For Fosamax and Reclast to be efficacious, women must take their calcium and Vitamin D supplements. Some brag of Fosamax’s once weekly dosing and Reclast’s once yearly dosing as enhancers of compliance. However, if the patient does not take her calcium and vitamin D, very likely all benefit will be lost.
Finally, there is evidence that using these drugs over the long run can increase the risk of femur fractures. The drugs do not build trabecular bone (the scaffolding of bones) but rather they build cortical bone. According to some studies bones become more brittle with bisphosphonate use leading paradoxically to more fractures after prolonged use. About 2 years ago the FDA cleared these drugs free of this concern, but is now re-investigating them. For more on this see here and here and here.
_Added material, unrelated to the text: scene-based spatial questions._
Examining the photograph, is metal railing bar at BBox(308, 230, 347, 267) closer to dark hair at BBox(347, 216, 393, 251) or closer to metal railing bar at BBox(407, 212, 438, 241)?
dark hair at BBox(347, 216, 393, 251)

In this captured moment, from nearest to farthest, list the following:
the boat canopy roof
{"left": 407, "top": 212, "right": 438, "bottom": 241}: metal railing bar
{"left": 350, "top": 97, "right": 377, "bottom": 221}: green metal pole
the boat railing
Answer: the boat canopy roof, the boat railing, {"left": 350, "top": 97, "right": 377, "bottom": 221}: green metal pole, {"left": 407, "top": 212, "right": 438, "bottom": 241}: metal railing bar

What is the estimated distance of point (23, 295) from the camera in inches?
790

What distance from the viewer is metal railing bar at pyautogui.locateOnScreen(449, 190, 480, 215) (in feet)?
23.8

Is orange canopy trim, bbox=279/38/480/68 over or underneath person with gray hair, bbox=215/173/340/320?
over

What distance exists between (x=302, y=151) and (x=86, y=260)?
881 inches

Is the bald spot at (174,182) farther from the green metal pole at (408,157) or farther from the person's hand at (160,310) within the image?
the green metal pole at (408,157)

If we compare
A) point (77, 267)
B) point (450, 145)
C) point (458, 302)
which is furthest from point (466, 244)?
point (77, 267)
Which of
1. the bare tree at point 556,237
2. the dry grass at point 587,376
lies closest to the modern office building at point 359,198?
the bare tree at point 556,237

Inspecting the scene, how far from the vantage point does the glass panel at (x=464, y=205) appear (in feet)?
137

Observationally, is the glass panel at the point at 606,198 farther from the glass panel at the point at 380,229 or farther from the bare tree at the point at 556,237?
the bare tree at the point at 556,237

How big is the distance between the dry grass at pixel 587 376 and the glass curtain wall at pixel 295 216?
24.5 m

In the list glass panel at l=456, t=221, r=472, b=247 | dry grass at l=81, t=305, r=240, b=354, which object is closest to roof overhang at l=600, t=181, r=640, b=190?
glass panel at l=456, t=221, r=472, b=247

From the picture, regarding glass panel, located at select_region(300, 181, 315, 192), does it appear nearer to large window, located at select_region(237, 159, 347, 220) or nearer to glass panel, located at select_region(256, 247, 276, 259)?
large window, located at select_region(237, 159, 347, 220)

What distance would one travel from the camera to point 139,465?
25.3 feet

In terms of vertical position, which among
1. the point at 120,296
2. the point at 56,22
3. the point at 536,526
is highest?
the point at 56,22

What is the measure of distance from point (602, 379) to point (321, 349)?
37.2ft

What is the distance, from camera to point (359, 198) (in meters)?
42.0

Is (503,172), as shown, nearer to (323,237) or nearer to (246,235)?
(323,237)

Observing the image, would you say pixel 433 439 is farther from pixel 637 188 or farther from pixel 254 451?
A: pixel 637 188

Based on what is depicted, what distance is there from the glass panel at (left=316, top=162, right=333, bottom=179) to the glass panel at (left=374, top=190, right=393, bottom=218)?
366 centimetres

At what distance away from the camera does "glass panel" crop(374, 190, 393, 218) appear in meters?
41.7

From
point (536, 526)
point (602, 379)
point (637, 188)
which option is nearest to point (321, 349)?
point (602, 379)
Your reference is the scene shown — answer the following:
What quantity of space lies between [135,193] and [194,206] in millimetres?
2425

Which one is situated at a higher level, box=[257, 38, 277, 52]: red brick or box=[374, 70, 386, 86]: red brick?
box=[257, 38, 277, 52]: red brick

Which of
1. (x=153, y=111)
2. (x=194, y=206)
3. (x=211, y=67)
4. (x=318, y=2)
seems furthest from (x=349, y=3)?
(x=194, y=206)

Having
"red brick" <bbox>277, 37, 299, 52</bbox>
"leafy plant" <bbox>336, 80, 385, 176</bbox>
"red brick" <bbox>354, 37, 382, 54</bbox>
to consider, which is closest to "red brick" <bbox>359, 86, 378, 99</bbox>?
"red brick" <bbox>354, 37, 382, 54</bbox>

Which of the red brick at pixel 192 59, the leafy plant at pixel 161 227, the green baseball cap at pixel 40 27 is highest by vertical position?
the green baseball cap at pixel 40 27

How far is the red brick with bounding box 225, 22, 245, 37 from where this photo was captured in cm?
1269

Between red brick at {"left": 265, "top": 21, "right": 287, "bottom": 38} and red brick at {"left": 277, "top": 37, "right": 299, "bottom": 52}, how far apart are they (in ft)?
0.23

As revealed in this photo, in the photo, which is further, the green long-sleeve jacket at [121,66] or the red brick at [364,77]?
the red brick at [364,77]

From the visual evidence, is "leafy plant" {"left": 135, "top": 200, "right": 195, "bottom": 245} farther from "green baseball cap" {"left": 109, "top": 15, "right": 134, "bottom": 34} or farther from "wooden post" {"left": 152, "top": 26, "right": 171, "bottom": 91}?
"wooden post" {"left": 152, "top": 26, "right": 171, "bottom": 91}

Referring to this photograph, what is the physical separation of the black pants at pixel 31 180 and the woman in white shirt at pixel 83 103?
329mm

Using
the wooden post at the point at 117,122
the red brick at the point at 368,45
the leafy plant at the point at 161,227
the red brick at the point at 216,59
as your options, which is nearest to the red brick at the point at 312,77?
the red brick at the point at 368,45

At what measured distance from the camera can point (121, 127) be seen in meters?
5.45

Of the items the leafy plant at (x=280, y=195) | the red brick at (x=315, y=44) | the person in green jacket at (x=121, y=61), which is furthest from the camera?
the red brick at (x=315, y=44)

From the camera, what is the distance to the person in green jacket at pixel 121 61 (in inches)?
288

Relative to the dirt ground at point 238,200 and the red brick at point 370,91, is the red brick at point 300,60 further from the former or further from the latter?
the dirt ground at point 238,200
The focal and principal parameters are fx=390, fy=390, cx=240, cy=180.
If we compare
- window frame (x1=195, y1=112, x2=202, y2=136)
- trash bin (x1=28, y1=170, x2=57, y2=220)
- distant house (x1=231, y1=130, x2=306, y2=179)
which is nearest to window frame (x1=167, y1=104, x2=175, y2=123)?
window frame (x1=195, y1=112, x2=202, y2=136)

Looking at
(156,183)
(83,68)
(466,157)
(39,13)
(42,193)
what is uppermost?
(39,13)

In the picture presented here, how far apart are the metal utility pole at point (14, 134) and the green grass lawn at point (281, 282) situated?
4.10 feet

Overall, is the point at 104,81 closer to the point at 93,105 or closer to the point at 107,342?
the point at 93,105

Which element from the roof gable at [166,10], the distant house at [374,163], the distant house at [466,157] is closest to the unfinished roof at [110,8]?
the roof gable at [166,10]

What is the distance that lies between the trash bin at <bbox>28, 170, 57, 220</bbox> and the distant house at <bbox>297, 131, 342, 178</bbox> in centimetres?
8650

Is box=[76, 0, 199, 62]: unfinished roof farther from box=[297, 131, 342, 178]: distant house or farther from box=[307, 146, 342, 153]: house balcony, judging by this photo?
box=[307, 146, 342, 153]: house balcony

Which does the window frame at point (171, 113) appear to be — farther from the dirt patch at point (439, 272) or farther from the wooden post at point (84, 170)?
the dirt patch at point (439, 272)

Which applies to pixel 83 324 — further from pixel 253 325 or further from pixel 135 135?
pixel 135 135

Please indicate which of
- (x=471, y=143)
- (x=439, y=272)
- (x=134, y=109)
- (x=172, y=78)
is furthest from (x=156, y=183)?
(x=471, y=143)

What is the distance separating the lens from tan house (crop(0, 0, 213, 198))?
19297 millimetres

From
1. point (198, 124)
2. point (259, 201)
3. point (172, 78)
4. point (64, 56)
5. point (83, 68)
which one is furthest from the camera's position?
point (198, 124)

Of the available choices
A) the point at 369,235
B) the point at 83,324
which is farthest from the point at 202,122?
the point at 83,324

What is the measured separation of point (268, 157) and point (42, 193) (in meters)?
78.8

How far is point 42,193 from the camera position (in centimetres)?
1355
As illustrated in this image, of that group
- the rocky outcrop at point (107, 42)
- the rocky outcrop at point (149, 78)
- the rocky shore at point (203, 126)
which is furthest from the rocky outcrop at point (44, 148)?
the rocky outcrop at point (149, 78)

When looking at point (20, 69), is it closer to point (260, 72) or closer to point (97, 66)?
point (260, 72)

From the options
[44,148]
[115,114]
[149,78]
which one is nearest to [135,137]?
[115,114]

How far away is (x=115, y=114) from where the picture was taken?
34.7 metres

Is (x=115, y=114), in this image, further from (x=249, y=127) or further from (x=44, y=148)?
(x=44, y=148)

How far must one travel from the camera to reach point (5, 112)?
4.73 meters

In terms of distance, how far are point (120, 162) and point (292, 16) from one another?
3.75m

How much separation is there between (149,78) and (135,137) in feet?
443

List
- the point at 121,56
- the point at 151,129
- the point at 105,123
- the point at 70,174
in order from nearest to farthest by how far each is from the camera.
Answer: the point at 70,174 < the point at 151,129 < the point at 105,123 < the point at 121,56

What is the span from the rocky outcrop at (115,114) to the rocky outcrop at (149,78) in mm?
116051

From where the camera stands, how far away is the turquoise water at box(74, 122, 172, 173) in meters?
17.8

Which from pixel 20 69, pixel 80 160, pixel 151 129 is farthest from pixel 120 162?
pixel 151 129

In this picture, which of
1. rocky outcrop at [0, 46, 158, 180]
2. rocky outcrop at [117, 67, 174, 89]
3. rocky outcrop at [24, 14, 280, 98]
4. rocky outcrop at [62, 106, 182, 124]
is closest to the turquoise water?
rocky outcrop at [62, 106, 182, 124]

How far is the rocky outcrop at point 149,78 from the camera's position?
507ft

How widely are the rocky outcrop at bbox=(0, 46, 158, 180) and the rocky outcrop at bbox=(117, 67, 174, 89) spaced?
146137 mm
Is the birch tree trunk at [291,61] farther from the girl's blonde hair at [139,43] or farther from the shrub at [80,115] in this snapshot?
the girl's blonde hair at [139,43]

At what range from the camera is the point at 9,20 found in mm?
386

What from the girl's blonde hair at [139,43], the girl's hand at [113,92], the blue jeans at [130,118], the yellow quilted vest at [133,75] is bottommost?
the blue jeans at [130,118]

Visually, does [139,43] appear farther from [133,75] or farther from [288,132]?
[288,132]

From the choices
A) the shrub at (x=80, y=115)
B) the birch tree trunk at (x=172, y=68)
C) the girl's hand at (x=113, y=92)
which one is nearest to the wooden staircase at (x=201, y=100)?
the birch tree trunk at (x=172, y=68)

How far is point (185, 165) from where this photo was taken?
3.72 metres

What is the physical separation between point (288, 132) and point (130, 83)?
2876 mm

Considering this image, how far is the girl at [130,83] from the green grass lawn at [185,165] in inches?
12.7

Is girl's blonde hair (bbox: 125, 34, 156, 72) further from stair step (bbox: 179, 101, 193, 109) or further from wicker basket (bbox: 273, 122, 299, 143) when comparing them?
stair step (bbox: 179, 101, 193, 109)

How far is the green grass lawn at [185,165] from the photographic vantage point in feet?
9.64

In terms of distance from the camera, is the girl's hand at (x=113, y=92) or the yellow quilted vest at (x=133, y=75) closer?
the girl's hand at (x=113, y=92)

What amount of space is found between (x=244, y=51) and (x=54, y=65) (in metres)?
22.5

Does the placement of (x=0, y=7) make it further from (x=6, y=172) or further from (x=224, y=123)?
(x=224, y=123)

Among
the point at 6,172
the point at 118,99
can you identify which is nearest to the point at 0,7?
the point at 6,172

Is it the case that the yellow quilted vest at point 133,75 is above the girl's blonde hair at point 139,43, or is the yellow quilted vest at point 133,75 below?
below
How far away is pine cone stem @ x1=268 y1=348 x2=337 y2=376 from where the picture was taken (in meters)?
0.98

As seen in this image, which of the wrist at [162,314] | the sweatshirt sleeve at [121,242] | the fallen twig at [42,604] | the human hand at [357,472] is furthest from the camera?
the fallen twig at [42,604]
I can get behind Reclast in certain situations. If a patient suffers a low trauma hip fracture and receives a Fosamax infusion within 90 days, it will improve survival and reduce future fractures. The effect is real and the NNT is reasonable. The proof is here in a study titled Zoledronic Acid and Clinical Fractures and Mortality after Hip Fracture published in the New England Journal of Medicine. In this specific case the NNT to prevent 1 death is only 27 and NNT to prevent another hip fracture was only 66 (of course there was only 1 hip left to fracture). Length of the study was 1.9 years. This study has received some criticism for relying on composite end points.
Another bisphosphonate, Actonel (Risedronate) also seems to work best when given to women after they have suffered an event. Looking at this article from February 1, 2001 NEJM you can see looking at table 2 that if women have suffered a prior vertebral fracture, then Risedronate is very effective reducing hip fractures from 5.7% to 2.3% over the 3 years of the study. This gives a very respectable NNT of 29. Otherwise, the NNT was 167. Serious adverse events were slightly higher in the placebo group.
It seems bisphosphonates, like statins for coronary artery disease, are best used in patients who have already suffered an event. In seems reasonable to use them in that situation. In fact after more research on bisphosphonates, I think I might have been a bit hard on them. I do think they are over prescribed and offer little benefit unless patients are carefully selected.